In the decade or more since Irish executives have been encouraged to work from home to cut down on travel, help the environment and achieve a work-life balance, it seems we are among the worst in Europe when it comes to teleworking, preferring to go to work every day.
According to a new e-working service, E-working Ireland, only 2pc of Irish executives telework at least one day a week, compared with 21pc of their counterparts on the European continent.
The new website has been established by Centrecom, a one-stop shop aimed at helping businesses set up their employees to work from home. The company works with technology firms such as Citrix, eWork Solutions and Continuum, as well as various broadband and telecoms providers.
According to Christopher Plockelman of Centrecom, the problem is Irish executives don’t want to telework despite the prevalence of broadband, traffic bottlenecks and long commutes.
“In every company we’ve worked with that has a teleworking strategy we’ve discovered a very low take-up from employees. The Irish just want to come to work.”
Plockelman agreed that trust between bosses and workers may be an issue. “Monitoring the situation, we’ve found that either companies don’t trust employees or employees don’t want to be out of the office environment for fear of missing out or appearing not to be working hard enough.”
While Irish-based companies such as Eircom, Fujitsu, Diageo, Heineken, Deloitte and Microsoft have formal e-working strategies in place, Ireland’s failure to embrace e-working baffles Plockelman.
“The country has broadband, and virtual private networks (VPNs) mean you have access to everything in the workplace from your home office. You’d think in these recessionary times that companies would want to reduce bills.
“We’ve studied commuter groups and you’d think that workers would rather circumvent infrastructure bottlenecks.”
While e-working isn’t new and has been promoted in recent years by state bodies such as Enterprise Ireland, Plockelman believes that in general e-working is under-promoted in Irish workplaces.
“Contrast this with organisations like Diageo, which gives e-working a lot of energy and effort to ensure productivity and that workers have work-life balance.
“We definitely do feel it is under-promoted.
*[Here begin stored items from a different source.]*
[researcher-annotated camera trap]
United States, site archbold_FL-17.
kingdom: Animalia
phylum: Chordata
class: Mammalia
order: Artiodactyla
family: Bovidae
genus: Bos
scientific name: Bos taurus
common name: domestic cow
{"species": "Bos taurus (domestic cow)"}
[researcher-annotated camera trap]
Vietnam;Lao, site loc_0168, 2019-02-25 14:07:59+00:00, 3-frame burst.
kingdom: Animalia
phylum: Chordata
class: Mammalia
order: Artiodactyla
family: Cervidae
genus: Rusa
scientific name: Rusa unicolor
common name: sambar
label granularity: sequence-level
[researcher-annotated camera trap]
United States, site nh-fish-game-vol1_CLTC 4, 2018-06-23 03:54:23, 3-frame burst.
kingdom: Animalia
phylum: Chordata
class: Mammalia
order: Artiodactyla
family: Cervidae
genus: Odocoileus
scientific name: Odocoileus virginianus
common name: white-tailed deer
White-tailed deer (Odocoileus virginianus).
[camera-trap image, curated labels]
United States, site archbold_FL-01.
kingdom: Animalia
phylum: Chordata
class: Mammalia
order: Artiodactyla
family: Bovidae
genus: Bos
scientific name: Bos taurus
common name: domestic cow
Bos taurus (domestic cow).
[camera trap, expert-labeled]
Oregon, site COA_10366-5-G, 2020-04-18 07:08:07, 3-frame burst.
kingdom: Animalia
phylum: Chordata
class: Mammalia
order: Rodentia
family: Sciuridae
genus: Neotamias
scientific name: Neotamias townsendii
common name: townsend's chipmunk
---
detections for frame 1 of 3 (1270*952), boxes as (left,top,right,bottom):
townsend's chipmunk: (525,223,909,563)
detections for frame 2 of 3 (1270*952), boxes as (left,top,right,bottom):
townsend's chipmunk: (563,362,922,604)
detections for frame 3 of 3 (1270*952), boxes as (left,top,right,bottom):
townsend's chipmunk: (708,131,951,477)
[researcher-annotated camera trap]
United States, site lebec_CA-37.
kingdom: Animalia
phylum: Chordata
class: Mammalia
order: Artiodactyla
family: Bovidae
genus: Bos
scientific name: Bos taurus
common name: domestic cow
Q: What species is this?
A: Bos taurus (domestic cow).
Ireland has reached a stage where the communications infrastructure can support e-working, the problem is making companies aware and getting it into the thought process of managers that letting staff stay at home either full-time or part-time is good for business.”
Of those who do e-work, Plockelman said that one or two days a week at home is the most prevalent form. “But even that is statically below average. What we do find is people bringing work home with them and working at home in the evenings.
“Ireland could take an opportunity to meet its environmental objectives. Also, while we’re in a recession, e-working could be promoted to reduce overheads and ensure work-life balance and job satisfaction.
“Although we’ve emerged from a huge recruitment boom, teleworking or e-working could still be promoted by organisations as a job perk that doesn’t cost the company a lot of money,” Plockelman said.
The new website contains white papers and reports on e-working strategies, as well as information on legalities and tax implications.